- ACTIVITY 1
From the passage on Ireland's horse crisis, transcribe the part starting at "Mr Cash, a career" and ending at "to Animals (ISPCA).".
- ACTIVITY 2
According to the passage on Ireland's horse crisis, how often does a horse need to be shod?

Start of SELECTED EXCERPT

Mr Cash, a career buyer and seller of horses and his fellow equine experts say that Ireland is facing a serious horse crisis.
"Horses are being abandoned across the country," said Barbara Bent, chairman of the Irish Society for the Prevention of Cruelty to Animals (ISPCA).
"Before the crisis, people were prepared to look after old or poorly-bred animals. Now they are just being dumped in woodlands in the middle of the night. It's a huge problem – and no one is prepared to take responsibility."
"People bought horses as status symbols. Builders, plumbers, postmen would make a fortune, move out of the cities, buy a house in the country, and take on a few horses. "But now, that's unrealistic. People are stuck with huge mortgages and no job. What will happen when the summer grasses die off and feeding becomes expensive?"
Keeping a horse has now become a luxury which far fewer in Ireland can now afford. With feeding, farriers' bills, shelter, grazing and vets' visits to pay for, the cost for keeping one animal can easily run into several hundred euros a month.
To shoe a horse will cost €50 (£41.50) every six to eight weeks; the price of a large bale of hay has now risen to €35 (29); grazing may have to be rented; and there are dental checks, regular worming, vaccinations and tack to pay for.

End of SELECTED EXCERPT
Start of MATERIAL SUPPLIED

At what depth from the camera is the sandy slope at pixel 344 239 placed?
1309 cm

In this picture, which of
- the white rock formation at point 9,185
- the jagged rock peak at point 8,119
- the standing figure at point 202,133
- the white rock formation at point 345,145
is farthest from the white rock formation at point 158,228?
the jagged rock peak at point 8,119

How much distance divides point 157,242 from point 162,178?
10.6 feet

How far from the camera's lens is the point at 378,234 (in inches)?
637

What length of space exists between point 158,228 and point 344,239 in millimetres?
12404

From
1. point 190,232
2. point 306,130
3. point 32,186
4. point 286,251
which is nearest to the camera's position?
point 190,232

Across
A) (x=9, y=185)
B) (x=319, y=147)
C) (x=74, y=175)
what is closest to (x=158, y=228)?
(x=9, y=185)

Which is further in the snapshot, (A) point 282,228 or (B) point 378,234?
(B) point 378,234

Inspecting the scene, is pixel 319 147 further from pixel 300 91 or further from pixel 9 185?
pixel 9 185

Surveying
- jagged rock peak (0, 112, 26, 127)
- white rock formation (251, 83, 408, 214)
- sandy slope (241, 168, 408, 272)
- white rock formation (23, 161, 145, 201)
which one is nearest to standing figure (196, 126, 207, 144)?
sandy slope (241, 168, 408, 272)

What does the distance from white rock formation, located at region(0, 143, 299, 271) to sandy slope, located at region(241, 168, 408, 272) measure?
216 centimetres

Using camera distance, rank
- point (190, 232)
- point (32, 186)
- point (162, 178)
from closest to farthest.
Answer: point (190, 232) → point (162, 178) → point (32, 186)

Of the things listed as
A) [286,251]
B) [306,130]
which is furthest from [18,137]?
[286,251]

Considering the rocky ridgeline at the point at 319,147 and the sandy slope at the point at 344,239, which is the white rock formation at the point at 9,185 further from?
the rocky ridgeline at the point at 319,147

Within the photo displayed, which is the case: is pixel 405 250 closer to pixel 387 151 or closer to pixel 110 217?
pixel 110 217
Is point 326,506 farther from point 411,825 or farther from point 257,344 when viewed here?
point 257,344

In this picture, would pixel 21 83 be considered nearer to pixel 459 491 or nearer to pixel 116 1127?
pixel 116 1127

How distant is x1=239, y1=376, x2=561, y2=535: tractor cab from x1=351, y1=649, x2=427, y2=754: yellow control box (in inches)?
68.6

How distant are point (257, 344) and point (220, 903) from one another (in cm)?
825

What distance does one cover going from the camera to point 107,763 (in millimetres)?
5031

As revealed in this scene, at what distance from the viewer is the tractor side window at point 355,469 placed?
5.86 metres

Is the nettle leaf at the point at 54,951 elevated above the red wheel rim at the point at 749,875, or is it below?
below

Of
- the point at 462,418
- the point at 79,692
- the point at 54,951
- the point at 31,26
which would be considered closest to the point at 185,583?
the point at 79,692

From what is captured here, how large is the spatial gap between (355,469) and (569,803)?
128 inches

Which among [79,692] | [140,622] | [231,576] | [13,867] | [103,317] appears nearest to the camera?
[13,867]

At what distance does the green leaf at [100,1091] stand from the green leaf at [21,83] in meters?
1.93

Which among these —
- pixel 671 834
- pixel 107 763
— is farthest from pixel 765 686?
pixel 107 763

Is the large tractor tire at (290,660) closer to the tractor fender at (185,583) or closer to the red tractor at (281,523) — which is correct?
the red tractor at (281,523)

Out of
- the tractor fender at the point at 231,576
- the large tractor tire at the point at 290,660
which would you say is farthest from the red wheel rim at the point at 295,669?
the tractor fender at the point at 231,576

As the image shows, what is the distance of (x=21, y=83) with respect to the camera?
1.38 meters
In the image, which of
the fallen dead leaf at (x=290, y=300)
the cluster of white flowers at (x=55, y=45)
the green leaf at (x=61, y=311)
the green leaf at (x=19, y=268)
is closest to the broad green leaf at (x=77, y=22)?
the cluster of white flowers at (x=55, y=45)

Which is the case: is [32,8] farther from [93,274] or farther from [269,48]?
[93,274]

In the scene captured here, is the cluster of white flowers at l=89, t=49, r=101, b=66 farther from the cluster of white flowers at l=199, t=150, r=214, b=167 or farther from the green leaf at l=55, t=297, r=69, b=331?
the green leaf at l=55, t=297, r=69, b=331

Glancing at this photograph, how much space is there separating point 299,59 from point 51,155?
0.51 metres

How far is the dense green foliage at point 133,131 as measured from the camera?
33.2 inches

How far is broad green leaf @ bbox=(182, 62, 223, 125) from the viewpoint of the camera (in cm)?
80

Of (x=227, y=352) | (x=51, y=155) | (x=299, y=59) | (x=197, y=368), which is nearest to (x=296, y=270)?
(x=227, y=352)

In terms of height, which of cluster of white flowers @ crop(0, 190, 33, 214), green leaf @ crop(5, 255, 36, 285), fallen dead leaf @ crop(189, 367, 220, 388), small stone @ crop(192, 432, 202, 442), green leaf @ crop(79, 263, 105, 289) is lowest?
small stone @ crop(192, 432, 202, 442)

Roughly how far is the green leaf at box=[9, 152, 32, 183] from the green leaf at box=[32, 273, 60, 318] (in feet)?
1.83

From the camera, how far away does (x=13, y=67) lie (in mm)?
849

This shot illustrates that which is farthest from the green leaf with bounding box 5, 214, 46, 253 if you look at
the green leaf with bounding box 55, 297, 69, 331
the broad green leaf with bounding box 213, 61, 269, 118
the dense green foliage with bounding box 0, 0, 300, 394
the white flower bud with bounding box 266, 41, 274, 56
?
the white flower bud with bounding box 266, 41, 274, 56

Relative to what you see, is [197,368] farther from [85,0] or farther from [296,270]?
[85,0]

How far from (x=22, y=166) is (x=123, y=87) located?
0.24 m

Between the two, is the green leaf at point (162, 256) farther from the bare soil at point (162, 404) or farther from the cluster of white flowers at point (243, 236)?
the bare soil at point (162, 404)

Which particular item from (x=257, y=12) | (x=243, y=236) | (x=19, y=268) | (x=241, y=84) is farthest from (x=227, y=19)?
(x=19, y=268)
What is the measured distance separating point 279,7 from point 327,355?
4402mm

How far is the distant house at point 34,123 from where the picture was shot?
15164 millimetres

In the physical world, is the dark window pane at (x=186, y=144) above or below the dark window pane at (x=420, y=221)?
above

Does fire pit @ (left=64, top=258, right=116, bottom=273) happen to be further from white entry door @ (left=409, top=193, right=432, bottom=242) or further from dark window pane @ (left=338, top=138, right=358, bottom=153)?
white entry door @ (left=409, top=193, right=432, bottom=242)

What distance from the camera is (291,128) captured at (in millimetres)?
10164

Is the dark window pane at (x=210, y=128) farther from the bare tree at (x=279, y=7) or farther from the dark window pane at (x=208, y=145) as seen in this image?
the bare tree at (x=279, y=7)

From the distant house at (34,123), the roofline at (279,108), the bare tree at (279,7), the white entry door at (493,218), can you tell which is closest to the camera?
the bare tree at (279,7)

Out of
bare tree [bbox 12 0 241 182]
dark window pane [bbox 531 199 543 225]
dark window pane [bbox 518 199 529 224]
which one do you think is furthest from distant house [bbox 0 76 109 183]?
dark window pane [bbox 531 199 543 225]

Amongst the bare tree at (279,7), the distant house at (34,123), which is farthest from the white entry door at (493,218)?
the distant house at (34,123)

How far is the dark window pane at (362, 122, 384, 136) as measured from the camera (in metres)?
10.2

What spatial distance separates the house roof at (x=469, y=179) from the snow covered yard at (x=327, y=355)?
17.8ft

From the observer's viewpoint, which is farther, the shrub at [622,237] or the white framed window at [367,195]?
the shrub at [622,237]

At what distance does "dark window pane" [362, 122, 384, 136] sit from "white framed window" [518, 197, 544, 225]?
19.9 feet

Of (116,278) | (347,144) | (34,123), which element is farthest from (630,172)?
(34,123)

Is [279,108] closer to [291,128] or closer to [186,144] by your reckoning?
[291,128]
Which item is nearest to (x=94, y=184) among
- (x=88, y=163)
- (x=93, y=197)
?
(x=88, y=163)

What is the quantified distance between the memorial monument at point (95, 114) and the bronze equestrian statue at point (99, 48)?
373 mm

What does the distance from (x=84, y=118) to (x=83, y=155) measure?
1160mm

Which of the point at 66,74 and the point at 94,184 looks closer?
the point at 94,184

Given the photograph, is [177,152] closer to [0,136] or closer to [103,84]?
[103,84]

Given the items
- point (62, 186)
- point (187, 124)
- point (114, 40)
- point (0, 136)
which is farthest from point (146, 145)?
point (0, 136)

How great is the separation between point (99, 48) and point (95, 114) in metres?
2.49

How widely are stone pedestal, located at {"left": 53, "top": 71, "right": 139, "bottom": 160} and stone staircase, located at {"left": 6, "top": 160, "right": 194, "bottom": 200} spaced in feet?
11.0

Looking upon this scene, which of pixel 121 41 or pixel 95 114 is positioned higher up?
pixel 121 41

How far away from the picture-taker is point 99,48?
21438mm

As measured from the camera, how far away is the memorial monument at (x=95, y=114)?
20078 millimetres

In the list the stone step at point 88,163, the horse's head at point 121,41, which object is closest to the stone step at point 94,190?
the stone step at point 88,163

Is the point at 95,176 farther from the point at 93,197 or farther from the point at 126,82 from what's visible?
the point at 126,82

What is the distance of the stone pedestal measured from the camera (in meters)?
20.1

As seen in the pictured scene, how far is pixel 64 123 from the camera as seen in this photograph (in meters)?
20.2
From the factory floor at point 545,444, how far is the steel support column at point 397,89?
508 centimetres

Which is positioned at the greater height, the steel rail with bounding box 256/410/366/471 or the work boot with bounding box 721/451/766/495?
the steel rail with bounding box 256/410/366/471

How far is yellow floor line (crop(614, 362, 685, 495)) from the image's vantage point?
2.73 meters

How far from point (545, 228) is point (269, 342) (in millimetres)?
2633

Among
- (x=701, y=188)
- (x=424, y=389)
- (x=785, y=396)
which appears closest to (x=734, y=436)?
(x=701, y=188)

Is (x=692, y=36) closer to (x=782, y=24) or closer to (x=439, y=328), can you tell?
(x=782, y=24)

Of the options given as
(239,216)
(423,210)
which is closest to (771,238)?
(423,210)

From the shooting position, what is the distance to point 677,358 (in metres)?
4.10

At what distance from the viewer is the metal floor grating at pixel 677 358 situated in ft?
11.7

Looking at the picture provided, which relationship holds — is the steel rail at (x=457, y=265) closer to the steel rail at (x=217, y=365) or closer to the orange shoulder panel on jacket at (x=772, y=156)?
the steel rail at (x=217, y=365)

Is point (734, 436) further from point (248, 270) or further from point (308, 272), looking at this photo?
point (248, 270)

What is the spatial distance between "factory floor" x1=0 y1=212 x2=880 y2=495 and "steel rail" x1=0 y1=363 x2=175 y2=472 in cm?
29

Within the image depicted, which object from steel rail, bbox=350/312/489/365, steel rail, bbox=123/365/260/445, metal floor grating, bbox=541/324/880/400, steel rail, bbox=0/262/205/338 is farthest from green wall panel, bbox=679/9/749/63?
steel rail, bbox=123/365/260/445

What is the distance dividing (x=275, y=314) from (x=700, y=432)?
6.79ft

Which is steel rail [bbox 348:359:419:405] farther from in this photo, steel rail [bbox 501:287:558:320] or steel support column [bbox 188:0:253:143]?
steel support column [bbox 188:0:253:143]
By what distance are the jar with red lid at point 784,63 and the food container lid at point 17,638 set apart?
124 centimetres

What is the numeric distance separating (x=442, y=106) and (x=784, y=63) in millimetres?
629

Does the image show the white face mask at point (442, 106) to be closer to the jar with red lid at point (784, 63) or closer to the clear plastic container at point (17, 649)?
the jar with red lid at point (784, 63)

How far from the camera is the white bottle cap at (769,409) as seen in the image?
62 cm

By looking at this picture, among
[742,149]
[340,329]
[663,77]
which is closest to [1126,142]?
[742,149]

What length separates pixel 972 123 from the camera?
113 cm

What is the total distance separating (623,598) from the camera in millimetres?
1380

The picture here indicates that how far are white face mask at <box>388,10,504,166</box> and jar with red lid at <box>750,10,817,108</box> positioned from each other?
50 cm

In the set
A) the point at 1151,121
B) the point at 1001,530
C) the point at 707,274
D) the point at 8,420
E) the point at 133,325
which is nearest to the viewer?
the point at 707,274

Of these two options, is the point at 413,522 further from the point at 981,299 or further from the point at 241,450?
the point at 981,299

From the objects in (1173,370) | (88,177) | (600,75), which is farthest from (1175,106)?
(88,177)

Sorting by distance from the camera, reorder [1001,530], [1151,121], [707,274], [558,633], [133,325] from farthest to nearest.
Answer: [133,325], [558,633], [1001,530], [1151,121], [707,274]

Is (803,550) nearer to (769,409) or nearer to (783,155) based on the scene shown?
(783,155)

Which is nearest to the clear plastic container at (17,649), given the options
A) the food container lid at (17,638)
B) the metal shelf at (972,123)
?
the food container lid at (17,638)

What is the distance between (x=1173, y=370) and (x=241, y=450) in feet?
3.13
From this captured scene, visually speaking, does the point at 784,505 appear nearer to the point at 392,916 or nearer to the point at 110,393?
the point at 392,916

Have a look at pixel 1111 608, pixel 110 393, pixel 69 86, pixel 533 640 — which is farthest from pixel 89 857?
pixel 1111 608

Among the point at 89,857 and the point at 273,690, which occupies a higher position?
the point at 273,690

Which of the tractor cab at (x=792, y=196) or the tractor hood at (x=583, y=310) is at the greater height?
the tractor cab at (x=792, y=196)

End of MATERIAL SUPPLIED

- YOUR RESPONSE 1
Mr Cash, a career buyer and seller of horses and his fellow equine experts say that Ireland is facing a serious horse crisis.
"Horses are being abandoned across the country," said Barbara Bent, chairman of the Irish Society for the Prevention of Cruelty to Animals (ISPCA).

- YOUR RESPONSE 2
Every six to eight weeks.